10 | Tanggung Jawab Kakak

40.8K 7.4K 259
                                    

10 | Tanggung Jawab Kakak




Pulang ke rumah bagi Dhisti sama saja dengan menghadapi kenyataan yang berbeda dari kehidupan sekolahnya.

Sedari SD, Dhisti sadar bahwa keuangan keluarganya pas-pasan. Sebenarnya, pekerjaan ayahnya cukup untuk membiayai dia dan keempat adiknya sekolah. Namun, Dhisti tahu bahwa biaya kuliah tidak murah.

Bagaimana dengan nanti kuliah? Pasti lebih ketat seleksi masuknya untuk mendapatkan bangku kuliah di PTN—Perguruan Tinggi Negeri. Orangtua Dhisti berharap tinggi kepadanya untuk masuk PTN supaya mengurangi beban biaya kuliah. Sebab jika Dhisti masuk PTN yang biaya kuliahnya berupa subsidi silang, bisa jadi Dhisti mendapat keringanan uang kuliah karena biaya kuliah didasarkan atas pendapatan dan tanggunan orangtua.

Dhisti sadar tak semua orang bisa masuk PTN, dan karenanya dia harus berusaha keras supaya bisa masuk. Dia harus fokus belajar dan pandai-pandai melihat kesempatan. Dhisti selama ini sudah cukup bekerja keras hingga dia bisa mendapat peringkat tertinggi satu sekolah. Namun, perkara mempertahankan prestasi lebih sulit daripada meraihnya. Dhisti sadar dia harus tetap fokus belajar untuk bertahan. Hal-hal yang kurang penting seperti merias diri atau masalah lelaki harus disingkirkan dulu. Masuk PTN lebih tinggi.

Jadi, harusnya Dhisti juga tak boleh memikirkan Aksa terus-menerus.

"Mbak Dhis! Itu airnya udah mendidih!"

Dhisti tersentak, segera menoleh ke arah air yang sedang dipanaskan dalam ketel. Uap sudah keluar dengan bunyi tutup ketel yang seolah ingin lepas. Dhisti terkesiap, segera beranjak dari kursi meja dan mematikan kompornya.

Setelah itu, Dhisti meletakkan ketel air ke meja dapur dan merebus sayur lalapan untuk makan malam.
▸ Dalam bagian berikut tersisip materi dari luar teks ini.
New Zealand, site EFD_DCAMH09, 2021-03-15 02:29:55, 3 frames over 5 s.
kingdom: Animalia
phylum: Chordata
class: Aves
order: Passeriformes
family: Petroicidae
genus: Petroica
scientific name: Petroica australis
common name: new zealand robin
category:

Dia menyalakan kompor dan kembali duduk di kursi meja makan yang terletak di depan dapur.

"Haduh, Mbak Dhis tumben-tumbenan nih ngelamun," ujar suara gadis cilik di sebelah Dhisti. Gadis berambut gelombang itu menarik kursi dan ikut duduk di dekat kakaknya. Matanya menatap dengan selidik. "Kalau ngelamun mulu, lagi mikirin apa hayo? Pasti cowok, yaaa?"

Dhist membuang muka. "Sok tahu kamu."

"Aku emang tahu, kali," seloroh Tyas, adik Dhisti yang pertama. "Lagian ya, Mbak, aku udah dengar lo dari Bu Yun kalau Mbak Dhis ini abis dianterin pulang sama cowok saban hari."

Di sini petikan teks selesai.